### DATA PROVIDED ###

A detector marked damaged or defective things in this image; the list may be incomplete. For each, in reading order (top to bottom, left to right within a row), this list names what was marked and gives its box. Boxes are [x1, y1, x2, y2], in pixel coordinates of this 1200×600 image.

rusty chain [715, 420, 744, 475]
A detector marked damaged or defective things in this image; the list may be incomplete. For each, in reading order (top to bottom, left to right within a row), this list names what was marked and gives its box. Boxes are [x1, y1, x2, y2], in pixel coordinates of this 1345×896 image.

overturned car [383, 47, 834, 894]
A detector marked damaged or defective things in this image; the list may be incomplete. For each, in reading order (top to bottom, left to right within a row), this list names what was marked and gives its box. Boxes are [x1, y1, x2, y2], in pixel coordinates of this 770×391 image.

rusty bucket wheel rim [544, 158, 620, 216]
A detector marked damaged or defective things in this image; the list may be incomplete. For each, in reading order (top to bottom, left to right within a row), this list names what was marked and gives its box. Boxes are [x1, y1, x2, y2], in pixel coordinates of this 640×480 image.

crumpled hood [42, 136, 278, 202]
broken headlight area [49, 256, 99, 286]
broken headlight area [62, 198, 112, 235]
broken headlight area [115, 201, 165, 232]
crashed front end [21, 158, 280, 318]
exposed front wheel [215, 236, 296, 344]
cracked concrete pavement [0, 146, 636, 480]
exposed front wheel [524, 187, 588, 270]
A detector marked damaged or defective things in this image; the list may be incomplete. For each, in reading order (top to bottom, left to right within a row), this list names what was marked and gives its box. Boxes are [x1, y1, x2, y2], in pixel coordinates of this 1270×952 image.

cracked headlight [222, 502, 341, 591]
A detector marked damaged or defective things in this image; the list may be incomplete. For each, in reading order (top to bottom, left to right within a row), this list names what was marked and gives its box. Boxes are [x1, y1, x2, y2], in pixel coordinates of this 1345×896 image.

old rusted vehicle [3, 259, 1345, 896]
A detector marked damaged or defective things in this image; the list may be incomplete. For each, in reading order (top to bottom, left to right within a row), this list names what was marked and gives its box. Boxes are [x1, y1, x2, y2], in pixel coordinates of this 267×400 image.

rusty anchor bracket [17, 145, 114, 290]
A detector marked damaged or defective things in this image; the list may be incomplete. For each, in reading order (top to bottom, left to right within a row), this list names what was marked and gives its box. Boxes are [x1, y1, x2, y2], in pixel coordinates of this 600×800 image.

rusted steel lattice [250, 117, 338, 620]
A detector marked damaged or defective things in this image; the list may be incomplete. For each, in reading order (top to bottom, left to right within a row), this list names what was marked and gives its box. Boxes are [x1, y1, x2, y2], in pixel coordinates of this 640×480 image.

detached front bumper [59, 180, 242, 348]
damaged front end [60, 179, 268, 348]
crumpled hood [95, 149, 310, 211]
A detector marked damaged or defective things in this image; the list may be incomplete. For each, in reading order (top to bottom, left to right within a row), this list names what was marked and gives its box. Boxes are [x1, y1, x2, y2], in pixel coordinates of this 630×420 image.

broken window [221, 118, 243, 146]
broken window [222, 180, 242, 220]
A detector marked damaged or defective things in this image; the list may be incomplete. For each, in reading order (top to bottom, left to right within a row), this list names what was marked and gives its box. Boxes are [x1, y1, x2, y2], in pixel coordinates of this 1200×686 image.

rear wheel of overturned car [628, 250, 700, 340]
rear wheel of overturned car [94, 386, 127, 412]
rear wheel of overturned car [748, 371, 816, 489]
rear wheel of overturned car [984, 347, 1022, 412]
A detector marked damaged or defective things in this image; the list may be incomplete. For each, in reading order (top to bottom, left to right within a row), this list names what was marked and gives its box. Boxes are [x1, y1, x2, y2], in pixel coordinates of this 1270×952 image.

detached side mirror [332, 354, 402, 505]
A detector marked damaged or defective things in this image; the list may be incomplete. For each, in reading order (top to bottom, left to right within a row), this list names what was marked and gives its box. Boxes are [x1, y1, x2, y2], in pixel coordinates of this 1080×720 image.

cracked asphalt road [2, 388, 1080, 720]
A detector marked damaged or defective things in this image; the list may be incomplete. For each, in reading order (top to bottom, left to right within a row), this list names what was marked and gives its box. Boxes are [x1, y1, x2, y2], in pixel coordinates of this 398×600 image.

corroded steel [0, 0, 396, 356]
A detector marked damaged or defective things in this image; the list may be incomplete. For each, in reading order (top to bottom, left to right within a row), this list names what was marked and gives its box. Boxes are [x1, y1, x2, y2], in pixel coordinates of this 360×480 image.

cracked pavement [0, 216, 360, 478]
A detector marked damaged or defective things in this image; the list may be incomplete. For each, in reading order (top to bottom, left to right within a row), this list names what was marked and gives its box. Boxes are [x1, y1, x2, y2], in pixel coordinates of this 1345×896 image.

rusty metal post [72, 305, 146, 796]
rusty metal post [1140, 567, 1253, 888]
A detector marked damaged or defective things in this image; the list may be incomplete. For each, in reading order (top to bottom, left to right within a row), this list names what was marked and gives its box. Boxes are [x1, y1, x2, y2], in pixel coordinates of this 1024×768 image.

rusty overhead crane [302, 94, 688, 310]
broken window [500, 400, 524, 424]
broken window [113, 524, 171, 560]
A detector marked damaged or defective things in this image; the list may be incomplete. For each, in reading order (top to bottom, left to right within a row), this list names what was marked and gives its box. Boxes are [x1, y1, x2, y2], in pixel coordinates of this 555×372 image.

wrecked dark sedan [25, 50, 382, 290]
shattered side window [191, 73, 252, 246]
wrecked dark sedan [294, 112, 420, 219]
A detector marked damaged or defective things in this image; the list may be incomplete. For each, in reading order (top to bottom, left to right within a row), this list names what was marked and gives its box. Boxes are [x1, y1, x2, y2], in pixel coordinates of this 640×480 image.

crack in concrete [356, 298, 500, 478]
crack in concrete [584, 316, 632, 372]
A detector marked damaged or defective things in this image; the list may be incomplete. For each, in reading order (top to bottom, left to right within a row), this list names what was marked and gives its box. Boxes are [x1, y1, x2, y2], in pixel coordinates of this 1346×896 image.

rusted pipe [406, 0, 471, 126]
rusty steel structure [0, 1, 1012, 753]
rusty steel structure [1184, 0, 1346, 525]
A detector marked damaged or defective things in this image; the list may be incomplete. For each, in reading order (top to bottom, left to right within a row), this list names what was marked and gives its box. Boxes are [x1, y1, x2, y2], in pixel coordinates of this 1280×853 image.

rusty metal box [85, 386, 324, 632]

###

> PROBLEM DESCRIPTION:
Transcribe without changes everything in the entries from the line containing "this 600×800 image." down to the line containing "rear wheel of overturned car [984, 347, 1022, 412]", including both of those lines.

> PROBLEM SOLUTION:
A detector marked damaged or defective things in this image; the list may be incomplete. For each, in reading order (top to bottom, left to right within a row), this list names what was marked and gives its box. Boxes are [x1, y1, x2, y2], in pixel coordinates of this 600×800 image.

rusted steel lattice [250, 117, 338, 620]
A detector marked damaged or defective things in this image; the list may be incomplete. For each, in reading order (top to bottom, left to right within a row), this list names what was marked and gives its box. Boxes are [x1, y1, x2, y2], in pixel coordinates of this 640×480 image.

detached front bumper [59, 180, 242, 348]
damaged front end [60, 179, 268, 348]
crumpled hood [95, 149, 310, 211]
A detector marked damaged or defective things in this image; the list may be incomplete. For each, in reading order (top to bottom, left to right within a row), this list names what was marked and gives its box. Boxes are [x1, y1, x2, y2], in pixel coordinates of this 630×420 image.

broken window [221, 118, 243, 146]
broken window [222, 180, 242, 220]
A detector marked damaged or defective things in this image; the list may be incomplete. For each, in reading order (top to bottom, left to right within a row), this list names what was marked and gives its box. Boxes are [x1, y1, x2, y2], in pixel coordinates of this 1200×686 image.

rear wheel of overturned car [628, 250, 700, 340]
rear wheel of overturned car [94, 386, 127, 412]
rear wheel of overturned car [748, 371, 816, 489]
rear wheel of overturned car [984, 347, 1022, 412]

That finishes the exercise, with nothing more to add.